(Document extract begins)

“Now, here, you see, it takes all the running you can do to keep in the same place. If you want to get somewhere else, you must run at least twice as fast as that.” ~The Red Queen to Alice in Through the Looking Glass.
The Red Queen effect means that staying in the same place is falling behind. Surviving to write another day means we have to co-evolve with the systems we interact with. And the systems in our writing world are evolving in a fast-paced race.
Think about the changes in writing and publishing over the past decade. We’ve moved from the Self-Addressed Stamped Envelope (SASE) submissions to digital rejections. Most of us write electronically—maybe a few die-hards still draft in cursive longhand—and most use some form of app to help with spelling and grammar.
And now we have Artificial Intelligence (AI) coming at us in the high-speed lane. We’ve had tools like Google and Word for some time, but this ChatGPT thing is about to rewrite the rule book. When you get on this bus, there is no stop and you ain’t seen nuthin’ yet.
I suppose all writers (being human) tire of running fast. However, to be “successful” in today’s writing world—success being defined as “they with the biggest backlist win”—it’s vital to accept change and work with it, not against change. Here’s a quote I dug up while researching this piece and, no, I didn’t prompt it through Chat:
Applied to our careers, we might think about adaptation and evolution as embracing change and pursuing continuous learning and development. In this realm, the imperative to evolve comes not from aspirational pursuits, such as a promotion, but from the need to continue providing value in an environment where even running our fastest as per the Red Queen effect might not be enough.

(Document extract ends)
(Excerpted data begins)

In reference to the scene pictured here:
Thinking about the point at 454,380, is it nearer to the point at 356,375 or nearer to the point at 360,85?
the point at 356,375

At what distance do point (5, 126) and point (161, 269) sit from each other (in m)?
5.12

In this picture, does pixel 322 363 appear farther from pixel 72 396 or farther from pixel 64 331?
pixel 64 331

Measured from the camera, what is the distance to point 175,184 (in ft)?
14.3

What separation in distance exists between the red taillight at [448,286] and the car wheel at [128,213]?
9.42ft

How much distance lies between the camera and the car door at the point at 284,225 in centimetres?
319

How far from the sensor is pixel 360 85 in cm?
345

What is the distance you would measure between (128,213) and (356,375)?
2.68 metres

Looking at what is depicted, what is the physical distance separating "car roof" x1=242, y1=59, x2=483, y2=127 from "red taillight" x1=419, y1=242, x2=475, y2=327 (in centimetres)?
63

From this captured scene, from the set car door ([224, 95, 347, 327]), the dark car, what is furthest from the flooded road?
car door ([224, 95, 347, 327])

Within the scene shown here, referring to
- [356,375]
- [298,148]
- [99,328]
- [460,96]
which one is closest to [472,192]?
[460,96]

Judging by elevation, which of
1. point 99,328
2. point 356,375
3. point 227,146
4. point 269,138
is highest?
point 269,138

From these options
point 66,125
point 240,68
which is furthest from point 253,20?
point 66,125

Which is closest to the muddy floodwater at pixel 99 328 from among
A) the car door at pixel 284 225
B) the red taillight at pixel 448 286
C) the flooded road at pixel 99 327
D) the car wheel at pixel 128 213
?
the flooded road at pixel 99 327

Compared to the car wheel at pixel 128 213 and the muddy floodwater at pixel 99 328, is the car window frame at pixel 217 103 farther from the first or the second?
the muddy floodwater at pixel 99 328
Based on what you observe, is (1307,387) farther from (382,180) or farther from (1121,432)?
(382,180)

(Excerpted data ends)

Exercise requirements:
a – According to the Red Queen passage, writers have moved away from what kind of submissions?
b – Reproduce the Red Queen passage from "The Red Queen effect means" to "a fast-paced race.".
Answer using only the text.

Responses to the tasks:
a – Self-Addressed Stamped Envelope (SASE) submissions.

b –
The Red Queen effect means that staying in the same place is falling behind. Surviving to write another day means we have to co-evolve with the systems we interact with. And the systems in our writing world are evolving in a fast-paced race.